No caso da pesquisa de Salmazo, o objetivo foi avaliar a capacidade de biorremediação de um microrganismo específico, o Bacillus subtilis, bactéria escolhida pelo pesquisador por suas propriedades surfactantes. “Entre os diferentes componentes de origem microbiana que podem ser utilizados para minimização ou descontaminação de áreas contaminadas encontram-se os biossurfactantes. Tratam-se de componentes que aumentam a interação superficial e aceleram a degradação de vários óleos por microrganismos, promovendo a biorremediação de águas e solos”, explica o pesquisador.

Ensaios foram conduzidos em três laboratórios da Uniso — o Laboratório de Microbiologia Industrial e Processos Fermentativos, o Laboratório de Pesquisas Toxicológicas e o Laboratório de Biomateriais e Nanotecnologia —, utilizando como substratos o óleo diesel e a gasolina, tanto em meio líquido quanto no solo. Esses testes objetivaram identificar se o microrganismo escolhido, quando acrescentado aos substratos contaminados, teria a capacidade de aumentar a área de superfície dos compostos insolúveis e hidrofóbicos (ou seja, os contaminantes oleosos), facilitando a associação entre os substratos e as células bacterianas, elevando assim a chance de biodegradação.

Os resultados são promissores. “Constatou-se que o Bacillus subtilis é capaz de produzir biossurfactante e degradar os BTEX, o que faz da biorremediação por meio desse microrganismo uma alternativa eficiente e economicamente viável para o tratamento dos hidrocarbonetos de petróleo em ambientes impactados”, resume o pesquisador.
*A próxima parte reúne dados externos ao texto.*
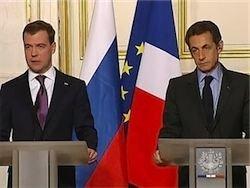 Саркози предложил Медведеву помощь в модернизации России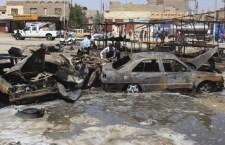 Iraq: 35 morti per attacco a tempio sciita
Ainda há, naturalmente, pontos que precisam ser melhorados: excluindo-se o benzeno, as análises compreendendo os outros BTEX ainda não atingiram os valores de referência de qualidade que, segundo a Cetesb, definem um determinado solo como “limpo” — mesmo tendo chegado bem perto. O pesquisador explica que esses valores podem ser melhorados, se for expandido o tempo de contato das amostras com o microrganismo.

Ainda que novas pesquisas precisem ser desenvolvidas, compreendendo outros tempos de tratamento e também diferentes tipos de solo, Salmazo defende que esse é um passo importante para buscar novas alternativas: “Pesquisas como essa contribuem para a popularização da tecnologia de biorremediação, por fim incentivando os proprietários de áreas contaminadas por combustíveis a investir nessa técnica, de modo a fazer com que os locais impactados retornem aos patamares de referência.”

Com base na dissertação “Biorremediação de solo e água contaminados por solventes aromáticos proveniente de combustíveis”, do Programa de Pós-Graduação em Processos Tecnológicos e Ambientais da Universidade de Sorocaba (Uniso), com orientação da professora doutora Angela Faustino Jozala, aprovada em 4 de junho de 2019.